TEXTAUSZUG -

============================================================

9punkt - Die Debattenrundschau

Das Adrenalin des Widerstands

Kommentierter Rundblick durch die Feuilletondebatten. Wochentags um 9 Uhr, sonnabends um 10 Uhr.
11.07.2023. Die taz fragt, warum sich der Westen in Srebrenica schon wieder von serbischen Nationalisten auf der Nase herumtanzen lässt. Im Guardian fordert Timothy Garton Ash von der Nato einen Energieschub für die Ukraine. Auf ZeitOnline schildert die Journalistin Sabina Brilo den seit drei Jahren andauernden Raubzug der belarussischen Sicherheitskräfte. In Le Monde rechnet Thomas Piketty vor, wie Banlieue und ländliche Regionen in Frankreich gleichermaßen abgehängt wurden.

============================================================

AUFGABEN -
1 – Wer fordert laut der Debattenrundschau im Guardian von der Nato einen Energieschub für die Ukraine?
2 – Schreiben Sie die Debattenrundschau ab der Stelle fort, an der sie endet.

============================================================

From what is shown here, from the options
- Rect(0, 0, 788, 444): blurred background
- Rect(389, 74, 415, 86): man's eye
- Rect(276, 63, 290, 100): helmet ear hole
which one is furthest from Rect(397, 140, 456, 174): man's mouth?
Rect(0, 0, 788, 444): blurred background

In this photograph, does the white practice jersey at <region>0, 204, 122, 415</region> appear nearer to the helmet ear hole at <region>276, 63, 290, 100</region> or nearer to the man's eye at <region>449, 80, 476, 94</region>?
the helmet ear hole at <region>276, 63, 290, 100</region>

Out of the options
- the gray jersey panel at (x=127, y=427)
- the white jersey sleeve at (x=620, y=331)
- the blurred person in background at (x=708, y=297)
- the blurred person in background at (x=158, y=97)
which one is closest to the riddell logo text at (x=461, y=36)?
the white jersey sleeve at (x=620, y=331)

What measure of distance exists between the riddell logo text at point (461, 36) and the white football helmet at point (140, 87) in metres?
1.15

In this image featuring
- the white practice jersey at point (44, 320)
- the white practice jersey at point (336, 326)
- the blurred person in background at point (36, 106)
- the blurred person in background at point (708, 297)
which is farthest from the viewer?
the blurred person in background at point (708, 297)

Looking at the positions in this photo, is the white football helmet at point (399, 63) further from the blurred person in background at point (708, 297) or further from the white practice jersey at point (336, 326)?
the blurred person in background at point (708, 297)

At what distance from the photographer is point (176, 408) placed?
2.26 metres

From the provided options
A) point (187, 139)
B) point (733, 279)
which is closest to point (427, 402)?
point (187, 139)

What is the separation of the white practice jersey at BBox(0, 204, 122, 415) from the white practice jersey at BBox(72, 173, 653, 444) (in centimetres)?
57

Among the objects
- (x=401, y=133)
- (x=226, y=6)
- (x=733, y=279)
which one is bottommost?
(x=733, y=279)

============================================================

LÖSUNGEN -
1 – Timothy Garton Ash.

2 –
Efeu - Die Kulturrundschau vom 11.07.2023 finden Sie hier

Europa

Immer wieder testen serbische Nationalisten ihre Grenzen aus und immer wieder lässt sich der Westen von ihnen an der Nase herumführen, ärgern sich in der taz die beiden Bosnien-Kenner Manfred Dauster und Alexander Rhotert zum Jahrestag des Genozids von Srebrenica: "Vor einem Jahr, am 11. Juli 2022, hielt der Hohe Repräsentant Christian Schmidt eine 'Nie wieder'-Rede in Srebrenica. Gleichzeitig beseitigten Serben im nur 15 Kilometer entfernten Kravica Spuren in einer Lagerhalle, in der serbische Soldaten im Juli 1995 über 1.300 Menschen ermordet hatten. Das UN-Tribunal hatte die Lagerhalle als Tatort deklariert. Diese Stätte des Grauens hätte Schmidt mit einer Unterschrift erhalten können. Durch Desinteresse des Westens ist auf dem Westbalkan eine brisante Gemengelage entstanden. Von Belgrad initiierte Angriffe, wie die auf die Nato-Schutztruppe KFOR in Kosovo Ende Mai, könnten Bosnien über Nacht in Flammen setzen. Es reicht nicht, einmal im Jahr in Srebrenica eine Rede zu halten, und zugleich dabei zuzusehen, wie Milorad Dodik paramilitärische Einheiten aufstellt."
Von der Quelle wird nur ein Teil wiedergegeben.